The Origins of Value: The Financial Innovations That Created Modern Capital Markets
The Origins of Value: The Financial Innovations That Created Modern Capital Markets by Audible Studios at Spring Brook Audio. Hurry! Limited time offer. Offer valid only while supplies last. From the invention of interest in Mesopotamia and the origin of paper money in China, to the creation of mutual funds, inflation-indexed bonds, and
From the invention of interest in Mesopotamia and the origin of paper money in China, to the creation of mutual funds, inflation-indexed bonds, and global financial securities, here is a sweeping survey of financial innovations that have changed the world.

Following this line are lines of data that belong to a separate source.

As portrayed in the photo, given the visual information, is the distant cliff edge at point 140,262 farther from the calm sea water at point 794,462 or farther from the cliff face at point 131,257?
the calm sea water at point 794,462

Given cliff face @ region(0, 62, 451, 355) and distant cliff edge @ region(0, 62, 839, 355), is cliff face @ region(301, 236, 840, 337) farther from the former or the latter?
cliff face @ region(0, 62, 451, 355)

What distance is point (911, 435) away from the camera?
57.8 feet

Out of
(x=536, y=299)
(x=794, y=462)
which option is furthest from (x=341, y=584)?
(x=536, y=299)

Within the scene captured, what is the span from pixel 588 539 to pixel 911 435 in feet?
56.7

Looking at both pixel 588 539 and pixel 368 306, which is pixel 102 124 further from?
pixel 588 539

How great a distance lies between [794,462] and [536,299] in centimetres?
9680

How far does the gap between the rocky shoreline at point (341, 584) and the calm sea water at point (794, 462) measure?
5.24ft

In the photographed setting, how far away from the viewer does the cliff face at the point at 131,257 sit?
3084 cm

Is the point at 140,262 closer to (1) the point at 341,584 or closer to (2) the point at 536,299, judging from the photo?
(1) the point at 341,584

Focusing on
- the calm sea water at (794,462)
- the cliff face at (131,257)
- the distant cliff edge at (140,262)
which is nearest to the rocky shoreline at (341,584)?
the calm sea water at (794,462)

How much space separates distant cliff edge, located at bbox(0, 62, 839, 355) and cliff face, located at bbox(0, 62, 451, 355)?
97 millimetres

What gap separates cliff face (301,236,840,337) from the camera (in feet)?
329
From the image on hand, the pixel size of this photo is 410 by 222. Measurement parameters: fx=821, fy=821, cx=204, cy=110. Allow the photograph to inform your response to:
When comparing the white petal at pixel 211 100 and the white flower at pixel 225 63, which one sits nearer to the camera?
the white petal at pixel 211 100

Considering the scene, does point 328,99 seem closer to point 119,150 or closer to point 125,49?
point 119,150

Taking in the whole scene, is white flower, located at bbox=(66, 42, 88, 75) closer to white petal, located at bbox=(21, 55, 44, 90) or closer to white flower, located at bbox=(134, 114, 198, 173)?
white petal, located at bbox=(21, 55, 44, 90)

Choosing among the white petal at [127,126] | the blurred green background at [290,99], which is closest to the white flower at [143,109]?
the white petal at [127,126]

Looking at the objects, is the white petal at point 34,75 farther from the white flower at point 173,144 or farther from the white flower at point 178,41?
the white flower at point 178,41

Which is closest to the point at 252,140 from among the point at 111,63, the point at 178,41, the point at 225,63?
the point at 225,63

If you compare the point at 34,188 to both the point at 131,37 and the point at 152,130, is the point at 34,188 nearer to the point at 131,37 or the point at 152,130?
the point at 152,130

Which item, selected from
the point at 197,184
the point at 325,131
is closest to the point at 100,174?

Written by a distinguished group of experts - including Robert Shiller, Niall Ferguson, Valerie Hansen, and many others - The Origins of Value traces the evolution of finance through 4,000 years of history. Listeners see how and why many of our most important financial tools and institutions - loans, interest rates, stocks, bonds, mutual funds, the corporation, and the New York Stock Exchange, to name a few - came into being. We see, for instance, how ancient Rome developed an early form of equity finance that resembles the modern corporation and read about the first modern corporation - the Dutch East India Company - and its innovative means of financing the exploration and expansion of European business ventures around the globe. We also meet remarkable financial innovators, such as the 13th century Italian Fibonacci of Pisa, whose mathematics of money became the foundation for later developments in the technology of Western European finance (and may explain why the West surpassed the East in financial sophistication). And we even discover a still-surviving "perpetuity" dating from the Dutch Age of Reason - an instrument that has been paying interest since the mid-17th century. Placing our current age of financial revolution in fascinating historical perspective, The Origins of Value tells a remarkable story of invention, illuminating many key episodes in the course of financial history.